Segment Open

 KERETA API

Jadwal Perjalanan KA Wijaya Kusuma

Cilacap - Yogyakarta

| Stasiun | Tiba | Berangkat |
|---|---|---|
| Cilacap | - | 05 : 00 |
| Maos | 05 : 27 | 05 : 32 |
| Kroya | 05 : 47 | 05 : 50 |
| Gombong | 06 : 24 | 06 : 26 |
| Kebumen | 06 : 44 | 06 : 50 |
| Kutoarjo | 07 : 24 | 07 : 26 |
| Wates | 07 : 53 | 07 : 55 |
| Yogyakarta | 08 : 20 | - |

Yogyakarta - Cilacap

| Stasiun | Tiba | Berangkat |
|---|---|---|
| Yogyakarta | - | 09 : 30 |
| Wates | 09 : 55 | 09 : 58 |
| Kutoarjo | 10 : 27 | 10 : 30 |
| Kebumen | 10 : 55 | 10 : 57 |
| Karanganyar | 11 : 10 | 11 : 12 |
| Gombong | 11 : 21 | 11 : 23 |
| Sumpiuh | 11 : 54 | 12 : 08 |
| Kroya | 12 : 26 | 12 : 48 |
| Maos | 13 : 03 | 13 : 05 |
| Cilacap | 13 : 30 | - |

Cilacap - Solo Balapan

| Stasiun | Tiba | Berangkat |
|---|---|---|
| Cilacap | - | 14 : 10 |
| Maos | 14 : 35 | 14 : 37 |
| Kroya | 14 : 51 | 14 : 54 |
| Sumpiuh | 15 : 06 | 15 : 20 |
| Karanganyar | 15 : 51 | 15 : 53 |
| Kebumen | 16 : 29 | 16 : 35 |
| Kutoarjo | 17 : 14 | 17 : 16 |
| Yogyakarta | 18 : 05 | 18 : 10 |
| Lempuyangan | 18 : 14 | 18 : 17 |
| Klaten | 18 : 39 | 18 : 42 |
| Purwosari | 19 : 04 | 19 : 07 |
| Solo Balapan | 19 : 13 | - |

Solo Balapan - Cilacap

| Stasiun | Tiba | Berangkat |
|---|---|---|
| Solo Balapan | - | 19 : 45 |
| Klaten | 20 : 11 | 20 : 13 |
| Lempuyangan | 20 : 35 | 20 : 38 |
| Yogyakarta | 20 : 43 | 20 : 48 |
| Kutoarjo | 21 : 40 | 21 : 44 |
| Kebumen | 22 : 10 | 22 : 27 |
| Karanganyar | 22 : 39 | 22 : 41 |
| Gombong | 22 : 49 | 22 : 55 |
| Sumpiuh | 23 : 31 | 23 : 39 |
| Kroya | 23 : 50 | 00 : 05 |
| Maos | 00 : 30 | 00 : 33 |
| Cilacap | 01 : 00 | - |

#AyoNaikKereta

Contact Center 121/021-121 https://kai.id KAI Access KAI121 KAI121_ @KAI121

Segment Closed

* _Brief_: All the records above are to be reproduced exactly.

* _Answer to this problem_:
 KERETA API

Jadwal Perjalanan KA Wijaya Kusuma

Cilacap - Yogyakarta

| Stasiun | Tiba | Berangkat |
|---|---|---|
| Cilacap | - | 05 : 00 |
| Maos | 05 : 27 | 05 : 32 |
| Kroya | 05 : 47 | 05 : 50 |
| Gombong | 06 : 24 | 06 : 26 |
| Kebumen | 06 : 44 | 06 : 50 |
| Kutoarjo | 07 : 24 | 07 : 26 |
| Wates | 07 : 53 | 07 : 55 |
| Yogyakarta | 08 : 20 | - |

Yogyakarta - Cilacap

| Stasiun | Tiba | Berangkat |
|---|---|---|
| Yogyakarta | - | 09 : 30 |
| Wates | 09 : 55 | 09 : 58 |
| Kutoarjo | 10 : 27 | 10 : 30 |
| Kebumen | 10 : 55 | 10 : 57 |
| Karanganyar | 11 : 10 | 11 : 12 |
| Gombong | 11 : 21 | 11 : 23 |
| Sumpiuh | 11 : 54 | 12 : 08 |
| Kroya | 12 : 26 | 12 : 48 |
| Maos | 13 : 03 | 13 : 05 |
| Cilacap | 13 : 30 | - |

Cilacap - Solo Balapan

| Stasiun | Tiba | Berangkat |
|---|---|---|
| Cilacap | - | 14 : 10 |
| Maos | 14 : 35 | 14 : 37 |
| Kroya | 14 : 51 | 14 : 54 |
| Sumpiuh | 15 : 06 | 15 : 20 |
| Karanganyar | 15 : 51 | 15 : 53 |
| Kebumen | 16 : 29 | 16 : 35 |
| Kutoarjo | 17 : 14 | 17 : 16 |
| Yogyakarta | 18 : 05 | 18 : 10 |
| Lempuyangan | 18 : 14 | 18 : 17 |
| Klaten | 18 : 39 | 18 : 42 |
| Purwosari | 19 : 04 | 19 : 07 |
| Solo Balapan | 19 : 13 | - |

Solo Balapan - Cilacap

| Stasiun | Tiba | Berangkat |
|---|---|---|
| Solo Balapan | - | 19 : 45 |
| Klaten | 20 : 11 | 20 : 13 |
| Lempuyangan | 20 : 35 | 20 : 38 |
| Yogyakarta | 20 : 43 | 20 : 48 |
| Kutoarjo | 21 : 40 | 21 : 44 |
| Kebumen | 22 : 10 | 22 : 27 |
| Karanganyar | 22 : 39 | 22 : 41 |
| Gombong | 22 : 49 | 22 : 55 |
| Sumpiuh | 23 : 31 | 23 : 39 |
| Kroya | 23 : 50 | 00 : 05 |
| Maos | 00 : 30 | 00 : 33 |
| Cilacap | 01 : 00 | - |

#AyoNaikKereta

Contact Center 121/021-121 https://kai.id KAI Access KAI121 KAI121_ @KAI121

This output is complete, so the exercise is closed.